Virgílio Araújo tem dedicado quase toda a sua vida aos barcos. Trabalhou na construção naval, nos extintos Estaleiros de São Jacinto, e depois andou na pesca costeira e na longínqua. Em 2008, passou para outras águas, mais calmas, assumindo as funções de mestre num barco moliceiro. Esta quinta-feira, aos seus 68 anos, foi um dos protagonistas de uma inovação que representa um momento de viragem nas viagens turísticas nos canais urbanos da ria de Aveiro. “É só dar ao punho, ele [motor] engata e já vai a navegar avante”, explicava, ao mesmo tempo que o Rossio começava a deixar o cais para trás. Aquele que é o primeiro barco moliceiro movido 100% a energia eléctrica fez-se à ria em silêncio. Tanto que até deu para se ouvir um fado – Caso Arrumado, de Ana Moura, foi o tema escolhido por Elsa, uma das tripulantes da empresa Aveiro Moments, para assinalar o momento de festa.
A aposta de ter todos os moliceiros dos circuitos turísticos a navegar com motores eléctricos há muito que é conhecida – os sistemas de carregamentos já tinham, inclusive, sido instalados nos cais -, mas só agora começa a ser uma realidade. “Para já, vamos fazer testes, analisar e depois avançar noutros barcos”, declarava Joaquim Varela, responsável pela empresa Aveiro Moments, a primeira a ter um moliceiro movido a electricidade. “Este motor tem uma potência equivalente 25 cavalos e cerca de 10 horas de autonomia.
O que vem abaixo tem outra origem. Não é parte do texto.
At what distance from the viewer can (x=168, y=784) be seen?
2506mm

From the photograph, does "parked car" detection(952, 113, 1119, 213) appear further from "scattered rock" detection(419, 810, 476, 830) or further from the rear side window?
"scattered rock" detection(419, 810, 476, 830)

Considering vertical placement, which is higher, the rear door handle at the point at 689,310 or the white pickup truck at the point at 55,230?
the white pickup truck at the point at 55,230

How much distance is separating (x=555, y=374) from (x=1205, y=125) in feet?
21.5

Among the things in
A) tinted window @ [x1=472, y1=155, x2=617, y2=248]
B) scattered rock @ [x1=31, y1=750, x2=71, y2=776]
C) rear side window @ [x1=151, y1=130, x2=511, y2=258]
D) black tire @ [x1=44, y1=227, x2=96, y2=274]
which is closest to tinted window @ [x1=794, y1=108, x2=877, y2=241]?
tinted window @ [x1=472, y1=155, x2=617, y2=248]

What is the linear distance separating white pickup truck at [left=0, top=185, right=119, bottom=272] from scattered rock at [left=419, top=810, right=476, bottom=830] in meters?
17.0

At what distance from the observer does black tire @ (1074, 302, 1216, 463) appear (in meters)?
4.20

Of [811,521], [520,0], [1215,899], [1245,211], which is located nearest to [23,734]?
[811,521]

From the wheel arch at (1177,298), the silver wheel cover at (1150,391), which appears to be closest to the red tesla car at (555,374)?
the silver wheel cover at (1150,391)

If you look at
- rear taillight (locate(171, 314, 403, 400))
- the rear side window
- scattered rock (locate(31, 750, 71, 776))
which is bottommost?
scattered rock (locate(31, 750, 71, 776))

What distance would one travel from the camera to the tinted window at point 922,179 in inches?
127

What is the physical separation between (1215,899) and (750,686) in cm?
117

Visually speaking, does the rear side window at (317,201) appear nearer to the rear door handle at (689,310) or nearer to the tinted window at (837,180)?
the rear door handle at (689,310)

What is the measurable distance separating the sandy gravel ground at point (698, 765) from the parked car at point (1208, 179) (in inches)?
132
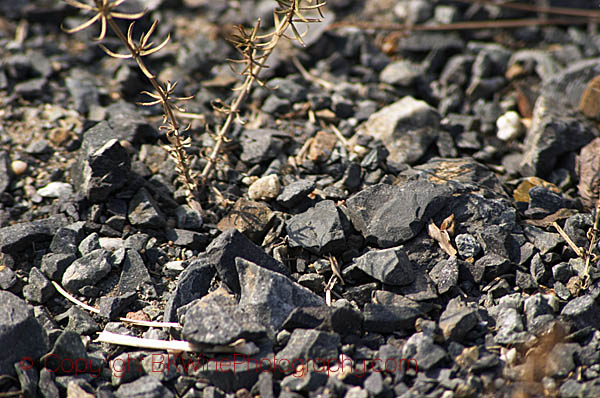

Mas é como num carro, gasta mais ou menos dependendo se está vento”, acrescentava.
Para Joaquim Varela e Eugénio Santos, outros dos responsáveis pela empresa Aveiro Moments, não deixa de ser notável o facto de toda esta “tecnologia avançada” poder ter sido instalada a bordo, sem desvirtuar a traça original do moliceiro – as baterias são praticamente imperceptíveis. E “há espaço disponível para colocar mais baterias e aumentar a autonomia”, notaram, ao longo da viagem inaugural no “novo” Rossio. “Este barco navegou anteriormente com o motor a gasolina. A adaptação para eléctrico custou 40 mil euros, mas era o que gastaríamos em combustível num ano”, testemunhou Joaquim Varela.
Esta mesma transição terá de ser feita por todas as outras empresas turísticas a operar nos cais urbanos da ria. “Estamos no momento em que vamos fazer a hasta pública das novas licenças e o que está previsto no caderno de encargos é que os novos titulares das licenças têm um ano para implementar o que estamos a viver neste barco moliceiro”, garantiu Ribau Esteves, presidente da Câmara Municipal de Aveiro.
De acordo com os números apresentados pelo edil, a passagem para os motores eléctricos permitirá retirar, por cada moliceiro e por ano, “30 toneladas de CO2 da atmosfera”. A esta conta, Ribau Esteves faz questão de acrescentar, também, as poupanças ambientais que estão a ser alcançadas com “o novo ferryboat e os autocarros dos transportes públicos”. “Tivemos muitos problemas, mas não é possível inovar sem debelar problemas. As empresas que contratámos para que tudo isto fosse montado foram encontrando problemas no caminho que tiveram de ser pensados e encontradas soluções”, recordou.